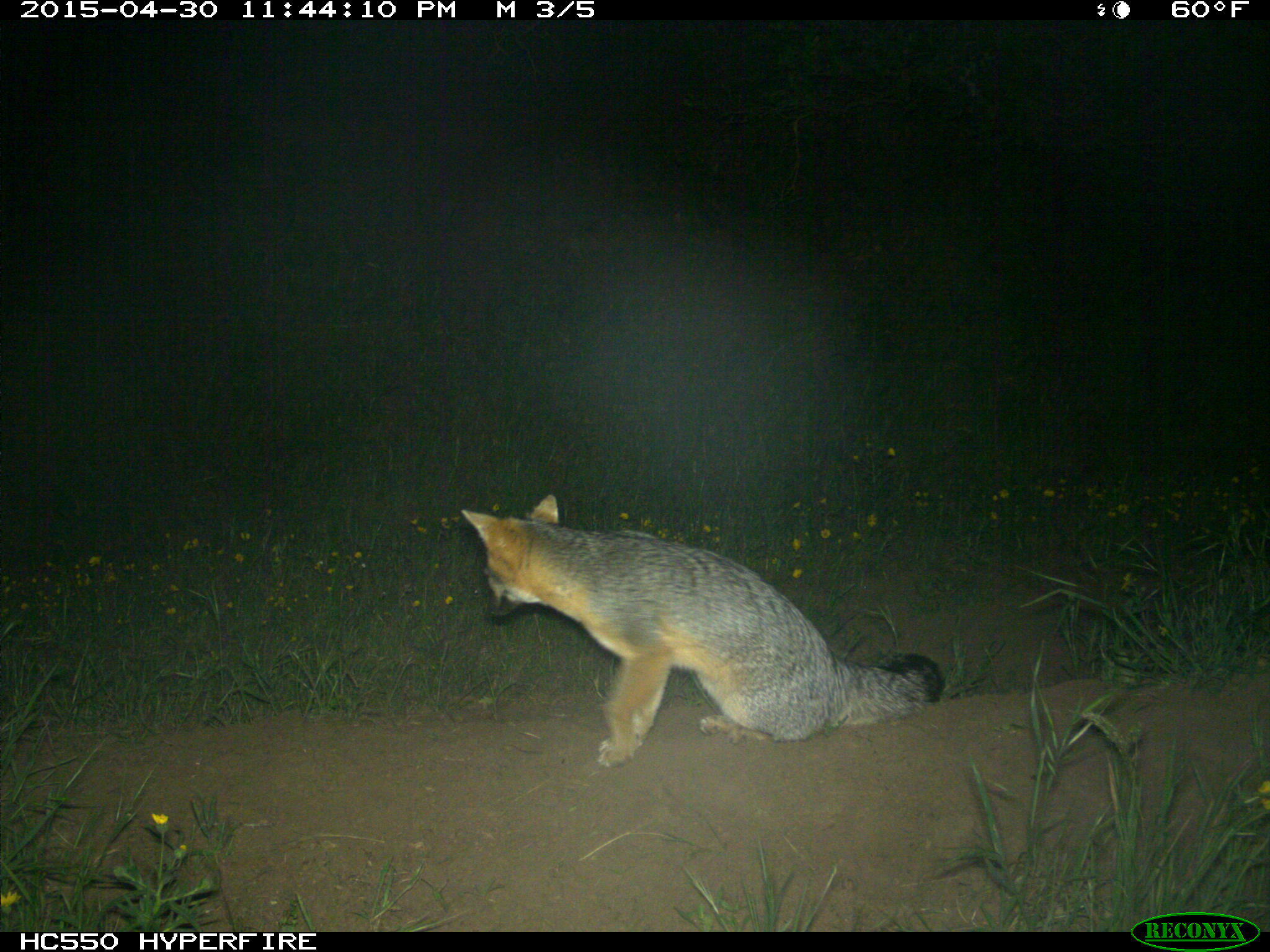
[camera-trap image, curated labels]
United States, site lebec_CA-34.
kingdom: Animalia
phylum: Chordata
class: Mammalia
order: Carnivora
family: Canidae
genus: Urocyon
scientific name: Urocyon cinereoargenteus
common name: gray fox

+ + +

▶ [Work task] Reproduce the entries above exactly, without images.

▶ [Written solution]
[camera-trap image, curated labels]
United States, site lebec_CA-34.
kingdom: Animalia
phylum: Chordata
class: Mammalia
order: Carnivora
family: Canidae
genus: Urocyon
scientific name: Urocyon cinereoargenteus
common name: gray fox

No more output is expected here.